Medical professionals are overwhelmingly concentrated in metropolitan areas. What are the implications of their locational preferences? The consequences may be especially dire for the growing population of non-urban elderly, the poor, minorities, and country folk.
And if geographic maldistribution is not troubling enough, we shall see that the operative word when it comes to nearly every type of medical professional is "shortages." Healthcare workers are leaving the profession, frustrated by stagnant salaries and loss of autonomy. Smart, hard-working young people who might replace them fail to see the point of sacrificing years of their lives for little return. The finger of blame is pointed at managed care — our rapidly expanding system of health insurance, which controls costs by placing limits on physicians' fees and restricting a patient's choice of physicians. We shall see that there is a pervasive dissatisfaction among healthcare workers with the managed care system. Doctors say it is robbing them of their dignity. Nurses say cost-saving measures required by managed care are wearing them out and endangering the safety of their patients.
On the bright side, the media are full of stories these days about the wonders that rapid advances in medical knowledge have in store for us. Geographic maldistribution may become moot if doctors are able to perform surgery using robots on patients many miles away. Writing for Futurist in 2001, Cetron and Davies predicted that medical advances will soon have us at the point where "the need for hospital and hospice care could plummet. Except where surgery is required, most patients will be treated at home by nurse practitioners, physician's assistants, technicians, and other non-physician providers."1The questions we are left with: Can these medical wonders become commonplace if there are not enough healthcare workers to oversee them and no one is willing to pay for them?

_ _ _ _

Directions for this task:
According to the text on medical professionals, how does managed care control costs?

Records shown:
_ _ _ _

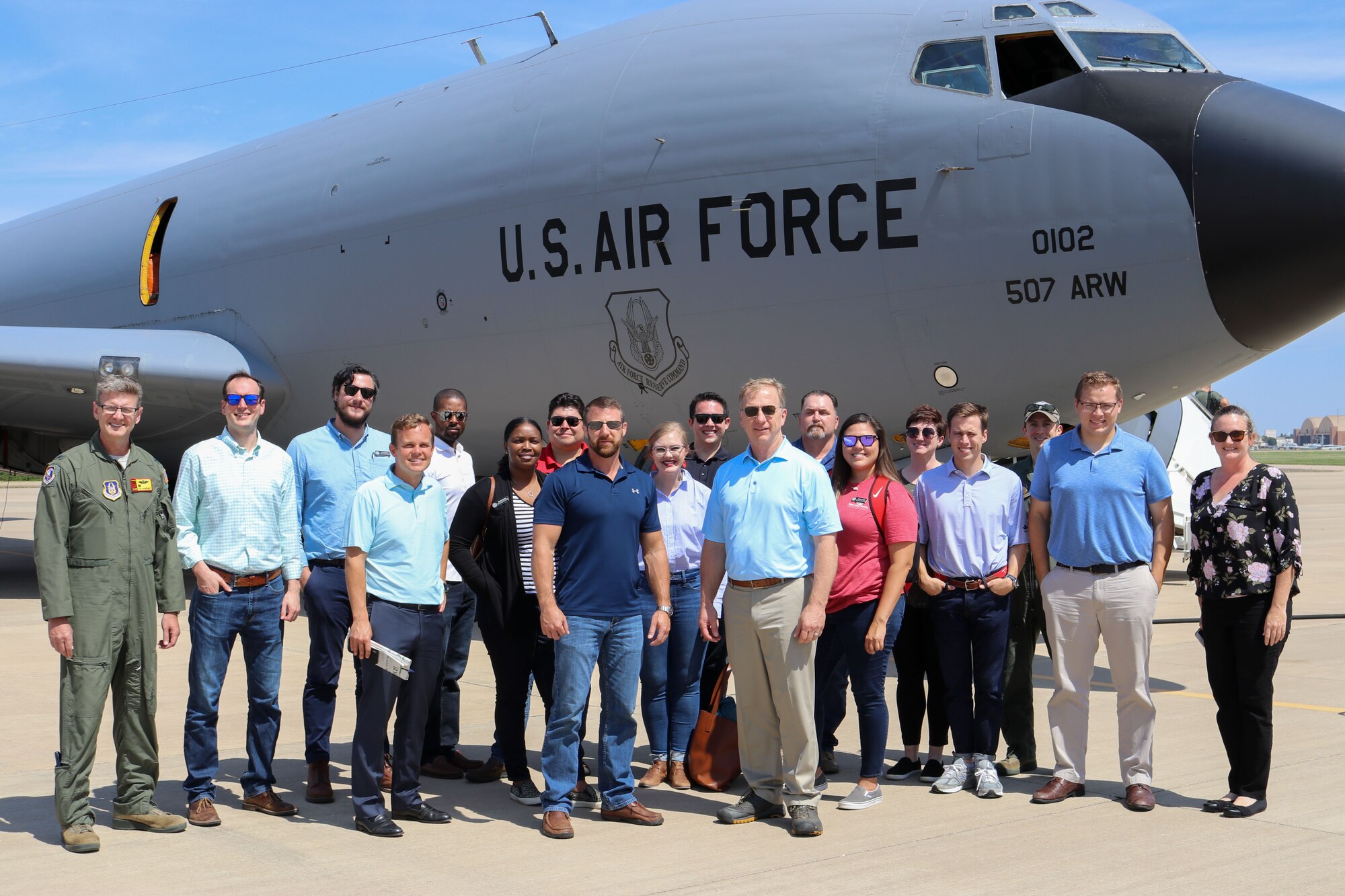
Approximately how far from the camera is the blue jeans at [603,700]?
5.82 meters

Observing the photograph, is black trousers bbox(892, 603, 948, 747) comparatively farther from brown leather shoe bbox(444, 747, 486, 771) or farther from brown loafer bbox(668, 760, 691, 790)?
brown leather shoe bbox(444, 747, 486, 771)

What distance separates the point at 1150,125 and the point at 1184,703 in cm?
380

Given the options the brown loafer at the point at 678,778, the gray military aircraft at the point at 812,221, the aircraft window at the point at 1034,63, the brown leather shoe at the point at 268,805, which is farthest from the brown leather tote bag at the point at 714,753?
the aircraft window at the point at 1034,63

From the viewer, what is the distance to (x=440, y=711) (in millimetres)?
6844

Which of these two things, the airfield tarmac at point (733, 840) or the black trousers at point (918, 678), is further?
the black trousers at point (918, 678)

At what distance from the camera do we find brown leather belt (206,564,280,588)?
5969 mm

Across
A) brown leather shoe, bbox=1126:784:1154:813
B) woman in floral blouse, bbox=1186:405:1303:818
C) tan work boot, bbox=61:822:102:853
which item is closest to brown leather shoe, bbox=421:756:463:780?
tan work boot, bbox=61:822:102:853

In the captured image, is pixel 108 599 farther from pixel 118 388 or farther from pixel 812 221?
pixel 812 221

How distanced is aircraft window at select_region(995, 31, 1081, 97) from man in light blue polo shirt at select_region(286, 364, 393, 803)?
5.28 metres

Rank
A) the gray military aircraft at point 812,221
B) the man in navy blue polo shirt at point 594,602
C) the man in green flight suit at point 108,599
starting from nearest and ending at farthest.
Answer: the man in green flight suit at point 108,599 < the man in navy blue polo shirt at point 594,602 < the gray military aircraft at point 812,221

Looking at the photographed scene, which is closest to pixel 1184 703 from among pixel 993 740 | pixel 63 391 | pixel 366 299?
pixel 993 740

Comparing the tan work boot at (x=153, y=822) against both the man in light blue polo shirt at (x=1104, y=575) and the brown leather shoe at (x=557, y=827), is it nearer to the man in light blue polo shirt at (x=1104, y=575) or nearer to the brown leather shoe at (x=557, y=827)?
the brown leather shoe at (x=557, y=827)

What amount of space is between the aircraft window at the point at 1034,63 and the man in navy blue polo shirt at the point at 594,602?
4921mm

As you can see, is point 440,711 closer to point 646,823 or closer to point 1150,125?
point 646,823
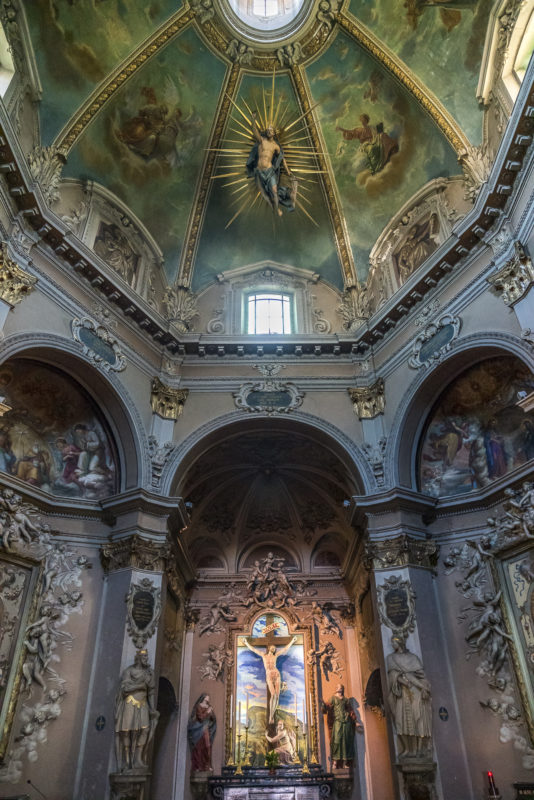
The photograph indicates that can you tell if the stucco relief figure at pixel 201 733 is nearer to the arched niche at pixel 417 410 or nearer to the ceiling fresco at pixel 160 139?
the arched niche at pixel 417 410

_ _ _ _

Final answer:
It places limits on physicians' fees and restricts a patient's choice of physicians.